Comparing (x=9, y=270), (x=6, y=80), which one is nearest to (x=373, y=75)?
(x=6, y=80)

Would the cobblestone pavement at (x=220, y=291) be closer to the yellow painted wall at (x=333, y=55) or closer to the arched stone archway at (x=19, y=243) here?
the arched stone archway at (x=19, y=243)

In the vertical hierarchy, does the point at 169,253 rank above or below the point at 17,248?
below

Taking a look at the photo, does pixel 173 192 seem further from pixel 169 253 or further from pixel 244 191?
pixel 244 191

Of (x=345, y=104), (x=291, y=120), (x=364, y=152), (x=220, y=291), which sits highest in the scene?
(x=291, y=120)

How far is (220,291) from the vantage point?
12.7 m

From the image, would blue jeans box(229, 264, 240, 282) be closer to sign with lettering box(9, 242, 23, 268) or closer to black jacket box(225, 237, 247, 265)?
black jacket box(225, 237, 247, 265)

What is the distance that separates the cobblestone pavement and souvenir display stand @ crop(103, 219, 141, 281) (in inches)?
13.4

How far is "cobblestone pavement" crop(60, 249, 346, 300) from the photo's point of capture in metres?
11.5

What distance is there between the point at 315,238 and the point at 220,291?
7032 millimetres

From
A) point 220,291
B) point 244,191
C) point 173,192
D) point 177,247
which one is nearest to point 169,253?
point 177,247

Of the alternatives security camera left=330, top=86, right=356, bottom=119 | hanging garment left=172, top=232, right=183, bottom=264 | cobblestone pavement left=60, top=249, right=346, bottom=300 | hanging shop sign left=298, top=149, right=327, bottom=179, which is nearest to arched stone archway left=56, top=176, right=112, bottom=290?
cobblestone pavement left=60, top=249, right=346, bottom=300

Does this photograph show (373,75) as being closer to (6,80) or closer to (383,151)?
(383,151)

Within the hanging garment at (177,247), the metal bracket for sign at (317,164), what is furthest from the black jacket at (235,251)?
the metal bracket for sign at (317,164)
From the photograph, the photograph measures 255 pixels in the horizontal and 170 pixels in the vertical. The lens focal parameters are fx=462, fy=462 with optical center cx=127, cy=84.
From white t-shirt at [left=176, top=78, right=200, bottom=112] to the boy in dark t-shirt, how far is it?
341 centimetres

**PROBLEM TO SOLVE**
Put the record lines starting at the one containing "Within the hanging" and ending at the end of the records into a Markdown table with two columns, Row and Record line. Leave out blank lines.

**TASK RESULT**
| Row | Record line |
|---|---|
| 1 | Within the hanging garment at (177,247), the metal bracket for sign at (317,164), what is furthest from the black jacket at (235,251)? |
| 2 | the metal bracket for sign at (317,164) |
| 3 | From the photograph, the photograph measures 255 pixels in the horizontal and 170 pixels in the vertical. The lens focal parameters are fx=462, fy=462 with optical center cx=127, cy=84. |
| 4 | From white t-shirt at [left=176, top=78, right=200, bottom=112] to the boy in dark t-shirt, how far is it? |
| 5 | 341 centimetres |